[Much of this post was written for my old blog, el tercer ojo, back in 2007. Most of it holds true.]
Some of the discussions here and elsewhere recently made me wonder about my limits. It can be a hard thing talking about playing with someone for the first time, especially someone who I don’t know and who doesn’t know me or only knows me via my spanking fiction. Anyway, this got me wondering. What do I do? What are my limits these days?
In the past I’ve broken them up into lists for people when we talk about playing. These do vary, even within the stuff on the YES list depending on how I’m feeling and whom I’m planning to play with.
And yes, it was kind of hot making the lists.
The YES List
* school uniforms
* scolding (not verbal abuse, thanks)
* role play (with pre-talk to me about what sort — CP is definitely my thing)
* spanking
* paddling (with normal paddles)
* strapping
* caning
* marks (bruises or welts)
* tears
* bottom
* thighs face
* slapping
* touching toes or holding ankles
* cornertime
* blindfold
* earplugs
The MAYBE List
* breaks in skin and bleeding (don’t try for it, but it’s okay if it happens)
* molestation roleplay (well negotiated, please)
* hand punishments (tawsings/rulerings)
* whipping
* kneeling
* mouth soaping
* photographs
* restraints
The PROBABLY NO List
* gags
* nudity
* sexual toys
* frat paddles (I’m really really afraid of them and not in a good way)
* erotic / sexual play
* electricity
The NO List
* permanent marks (you shouldn’t be trying to scar me)
* verbal humiliation (don’t call me mean names)
* scat
* urine
* sex / masturbation (outside of negotiated molestation rp scene)
* breath play
* hoods
* smoking
* hot/cold creams
* nettles
* nipple / genital clamps
Information about me
* asthmatic with eczema
* mild claustrophobia
* hearing problem if there’s background noise
* don’t bruise or mark easily
Severely allergic to:
* tobacco smoke
* cats
* wool
* dust mites and lots of other stuff…
Safeword: My safeword is SAFE. I don’t use it lightly.
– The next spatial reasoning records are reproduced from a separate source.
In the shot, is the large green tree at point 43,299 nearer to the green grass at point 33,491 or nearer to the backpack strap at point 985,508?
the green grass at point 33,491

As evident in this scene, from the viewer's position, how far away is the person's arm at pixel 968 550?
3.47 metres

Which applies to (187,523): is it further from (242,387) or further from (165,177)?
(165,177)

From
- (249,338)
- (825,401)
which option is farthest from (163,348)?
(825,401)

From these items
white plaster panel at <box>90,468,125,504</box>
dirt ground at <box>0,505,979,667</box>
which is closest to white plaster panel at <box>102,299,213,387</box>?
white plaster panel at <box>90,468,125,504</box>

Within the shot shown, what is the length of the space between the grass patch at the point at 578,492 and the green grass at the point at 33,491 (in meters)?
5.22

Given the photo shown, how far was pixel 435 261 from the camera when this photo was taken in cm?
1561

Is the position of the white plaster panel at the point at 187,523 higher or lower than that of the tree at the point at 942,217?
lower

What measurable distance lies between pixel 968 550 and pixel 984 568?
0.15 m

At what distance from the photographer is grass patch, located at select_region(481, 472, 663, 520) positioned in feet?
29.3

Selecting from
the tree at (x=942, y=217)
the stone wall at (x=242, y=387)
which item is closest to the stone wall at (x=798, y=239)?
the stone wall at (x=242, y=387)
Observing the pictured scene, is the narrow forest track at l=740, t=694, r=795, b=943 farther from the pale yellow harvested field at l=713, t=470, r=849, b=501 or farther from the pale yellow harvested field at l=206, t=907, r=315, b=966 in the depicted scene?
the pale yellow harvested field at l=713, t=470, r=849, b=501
If I use it, I expect the scene to stop immediately and to be released from any and all restraints BEFORE any questions are asked. If we’re going to do roleplay where I resist (verbally or physically), I’d like you to have a safeword or “dial it back” signal — something that basically tells me if I’m resisting too hard or you’re starting to feel bad about the scene in some fashion.
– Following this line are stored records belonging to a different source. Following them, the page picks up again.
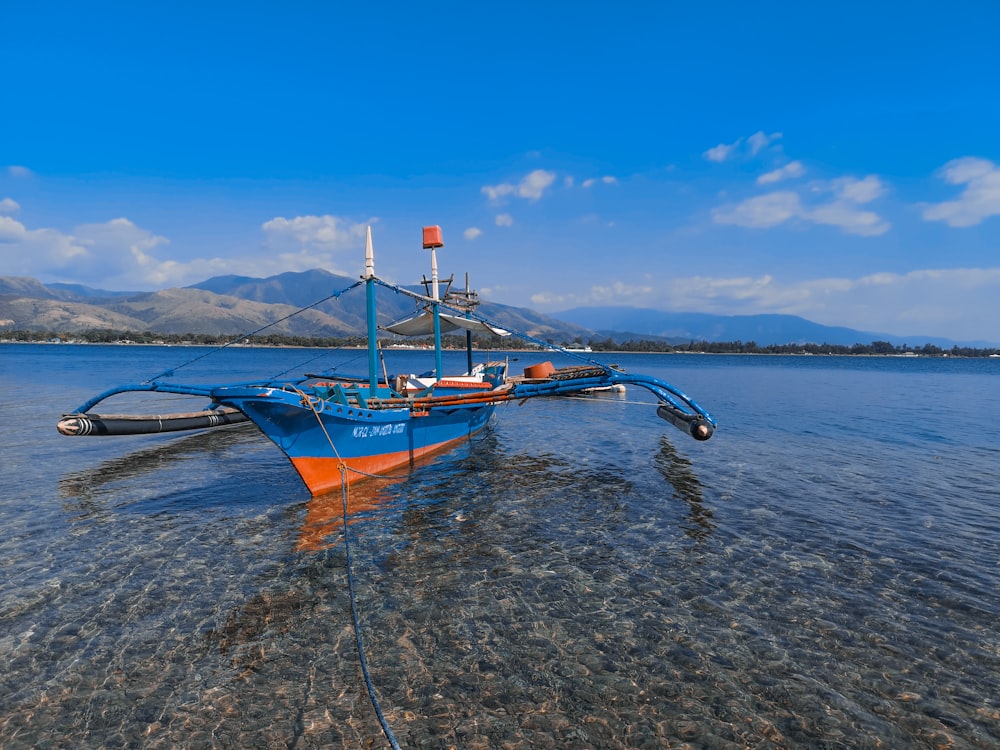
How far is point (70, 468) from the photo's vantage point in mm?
17297

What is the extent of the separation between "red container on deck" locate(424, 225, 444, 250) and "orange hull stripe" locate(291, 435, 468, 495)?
32.9 feet


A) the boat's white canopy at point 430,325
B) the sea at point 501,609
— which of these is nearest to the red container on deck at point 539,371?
the boat's white canopy at point 430,325

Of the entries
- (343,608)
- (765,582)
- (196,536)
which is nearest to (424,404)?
(196,536)

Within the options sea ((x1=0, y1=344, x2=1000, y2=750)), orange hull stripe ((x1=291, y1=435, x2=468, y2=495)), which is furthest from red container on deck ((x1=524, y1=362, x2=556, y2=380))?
orange hull stripe ((x1=291, y1=435, x2=468, y2=495))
Aftercare: I usually feel pretty energetic after a scene with happy thoughts about the person or people I’ve played with. So being able to spend some time with, maybe grab coffee afterwards, is fun.
About Partners: What I want to know is about the other person’s experiences, the good and bad and their fantasies. What are their limits as a top?
What I definitely don’t want to hear are answers like “I’m into everything” or “Whatever works for you will work for me” or “everything you’ve said sounds just great, perfect.” Aside from not giving me any good information (which is scary and makes me mistrustful), that sort of non-information is a total turnoff.
Playing with someone is an intimate act for me only if I know about the person I’m playing with. I don’t want to play with someone if the scene is all about them “pleasing me” and me knowing nothing about them. Anyway, these are just some thoughts — I’m sure I’ve missed a lot of things. What I find is that my limits move over time and depending on who I’m playing with and how well we know each other.
There are a few people who I’d trust to do pretty much anything. But only a few and that trust has been earned over time. Not just by a succession of good scenes, but by the fact they opened up to me and were honest. I know them and feel like they know me.